No need to save/re-load the image and all. Just un-check and then re-check the “enable modifier during interactive display” button. (for the displacement modifier) Works a treat!
Don’t forget to save the image when done painting!
Pappy
Good catch pappy! It works on the other modifiers in the stack too - toggling any of them (just once) updates the viewport.
This looks like the kind of thing that could be easily coded to allow for interactive displacement mapping. Would this be a patch thing or a python thing, do you think? I’ll start bugging the developers if I know what to ask for!
Any reason I would use this instead of sculpt mode besides seeing where and how much the displacement would be?

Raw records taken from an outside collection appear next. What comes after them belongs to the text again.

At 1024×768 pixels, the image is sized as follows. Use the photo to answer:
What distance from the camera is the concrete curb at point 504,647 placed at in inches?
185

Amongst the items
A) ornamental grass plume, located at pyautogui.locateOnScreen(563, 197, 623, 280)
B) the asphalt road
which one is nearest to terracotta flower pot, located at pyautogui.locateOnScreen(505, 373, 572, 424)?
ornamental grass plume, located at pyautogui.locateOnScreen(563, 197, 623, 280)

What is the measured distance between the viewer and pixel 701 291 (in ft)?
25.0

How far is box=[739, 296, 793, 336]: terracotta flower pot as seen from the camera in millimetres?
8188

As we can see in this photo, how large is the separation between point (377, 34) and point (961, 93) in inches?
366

It looks like a nice trick, but wouldn’t sculpt mode work a treat for things like landscapes?
Not only that, but you could also use proportional editing. Either way it would be easier than what you are showing us.

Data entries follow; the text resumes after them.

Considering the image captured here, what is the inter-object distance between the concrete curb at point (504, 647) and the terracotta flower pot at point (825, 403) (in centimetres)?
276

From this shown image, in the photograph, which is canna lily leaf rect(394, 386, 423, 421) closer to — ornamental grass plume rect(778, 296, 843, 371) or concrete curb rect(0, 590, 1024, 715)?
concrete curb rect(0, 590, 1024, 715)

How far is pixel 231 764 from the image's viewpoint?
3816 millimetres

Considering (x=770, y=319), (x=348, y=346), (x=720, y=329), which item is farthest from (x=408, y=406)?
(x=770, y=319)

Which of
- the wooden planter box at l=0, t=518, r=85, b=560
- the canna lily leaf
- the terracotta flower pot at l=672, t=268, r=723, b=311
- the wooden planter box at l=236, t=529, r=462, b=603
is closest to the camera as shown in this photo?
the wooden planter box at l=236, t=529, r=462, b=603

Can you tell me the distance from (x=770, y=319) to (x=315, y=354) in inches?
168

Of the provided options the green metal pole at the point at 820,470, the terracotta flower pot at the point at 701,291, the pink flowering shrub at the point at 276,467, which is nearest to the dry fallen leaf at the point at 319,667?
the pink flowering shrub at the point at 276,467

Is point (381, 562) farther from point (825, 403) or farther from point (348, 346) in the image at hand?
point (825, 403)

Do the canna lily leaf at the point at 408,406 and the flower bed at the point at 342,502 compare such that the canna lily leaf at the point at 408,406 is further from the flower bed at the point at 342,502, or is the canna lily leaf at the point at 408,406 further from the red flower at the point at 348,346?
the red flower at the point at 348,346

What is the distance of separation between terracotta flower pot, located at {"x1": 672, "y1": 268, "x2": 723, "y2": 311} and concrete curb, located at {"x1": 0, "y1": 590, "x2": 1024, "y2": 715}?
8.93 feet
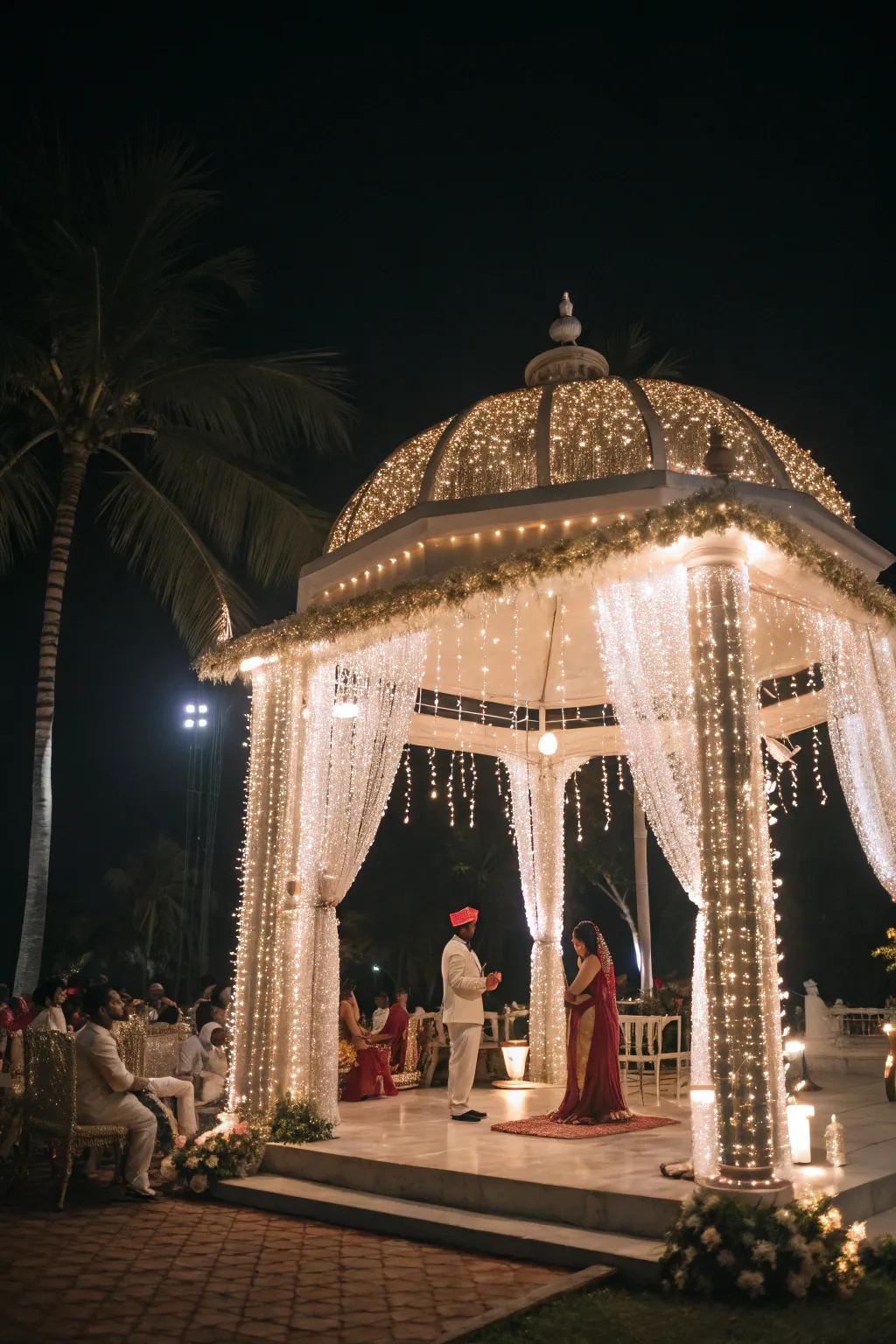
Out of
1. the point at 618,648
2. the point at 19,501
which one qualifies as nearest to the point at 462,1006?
the point at 618,648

Unless, it is your intention to take this hight map elsewhere. Even then, using a gradient map and an ortho camera, you could create a hight map out of any landscape.

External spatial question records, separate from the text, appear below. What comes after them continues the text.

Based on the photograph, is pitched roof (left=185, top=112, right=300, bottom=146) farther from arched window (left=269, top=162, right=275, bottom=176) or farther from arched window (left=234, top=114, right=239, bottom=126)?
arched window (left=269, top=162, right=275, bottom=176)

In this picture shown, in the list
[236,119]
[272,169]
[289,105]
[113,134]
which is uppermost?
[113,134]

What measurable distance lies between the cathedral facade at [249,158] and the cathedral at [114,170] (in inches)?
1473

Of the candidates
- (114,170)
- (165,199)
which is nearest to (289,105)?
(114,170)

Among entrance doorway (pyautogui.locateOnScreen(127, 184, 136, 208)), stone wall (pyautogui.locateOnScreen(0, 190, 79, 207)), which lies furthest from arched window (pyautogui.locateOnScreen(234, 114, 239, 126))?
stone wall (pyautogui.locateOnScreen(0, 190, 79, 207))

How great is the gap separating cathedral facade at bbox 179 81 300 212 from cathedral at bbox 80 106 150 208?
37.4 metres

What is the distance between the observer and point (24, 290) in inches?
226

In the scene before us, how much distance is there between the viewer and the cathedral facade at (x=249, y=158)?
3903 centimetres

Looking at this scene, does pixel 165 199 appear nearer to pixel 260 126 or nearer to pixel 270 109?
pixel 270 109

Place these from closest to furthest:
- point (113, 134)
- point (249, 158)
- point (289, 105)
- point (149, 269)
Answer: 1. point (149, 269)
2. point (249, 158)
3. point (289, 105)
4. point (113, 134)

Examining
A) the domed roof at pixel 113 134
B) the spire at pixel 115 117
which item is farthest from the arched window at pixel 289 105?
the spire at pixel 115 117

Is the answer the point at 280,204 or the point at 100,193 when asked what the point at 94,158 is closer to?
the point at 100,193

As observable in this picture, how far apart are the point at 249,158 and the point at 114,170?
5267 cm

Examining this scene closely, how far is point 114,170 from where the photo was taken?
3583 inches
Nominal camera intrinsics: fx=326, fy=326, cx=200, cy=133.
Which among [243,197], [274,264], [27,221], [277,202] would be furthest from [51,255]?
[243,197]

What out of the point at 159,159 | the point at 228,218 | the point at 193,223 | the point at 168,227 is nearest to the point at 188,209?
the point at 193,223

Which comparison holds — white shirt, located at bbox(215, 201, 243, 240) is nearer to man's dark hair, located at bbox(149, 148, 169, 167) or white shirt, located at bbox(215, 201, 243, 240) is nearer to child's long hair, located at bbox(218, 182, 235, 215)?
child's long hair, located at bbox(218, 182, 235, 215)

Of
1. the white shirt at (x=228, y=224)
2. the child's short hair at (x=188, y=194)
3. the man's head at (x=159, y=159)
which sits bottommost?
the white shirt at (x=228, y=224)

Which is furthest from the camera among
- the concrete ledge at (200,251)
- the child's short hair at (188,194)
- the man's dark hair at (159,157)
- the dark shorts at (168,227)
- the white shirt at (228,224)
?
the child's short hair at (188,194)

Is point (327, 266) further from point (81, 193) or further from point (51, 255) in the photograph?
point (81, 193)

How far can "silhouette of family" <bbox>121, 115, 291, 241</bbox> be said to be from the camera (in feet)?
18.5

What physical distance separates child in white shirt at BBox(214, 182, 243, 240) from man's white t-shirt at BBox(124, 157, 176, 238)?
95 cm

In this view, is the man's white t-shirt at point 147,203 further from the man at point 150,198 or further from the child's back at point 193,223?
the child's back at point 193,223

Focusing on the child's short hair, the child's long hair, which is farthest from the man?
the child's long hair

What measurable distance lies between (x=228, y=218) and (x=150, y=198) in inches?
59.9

IMO this should be used in combination with sculpt mode and good old fashioned mesh editting. You can definitely do things with this technique which would be impossible with sculpt mode, because you can take the displacement map into Pshop or Gimp. You can clone, use transforms, all kinds of good stuff which sculpt mode can’t do. This technique gives you a fast way to rough out a displacement map in 3D space, something that’s always been a problem with texture maps created in 2D apps.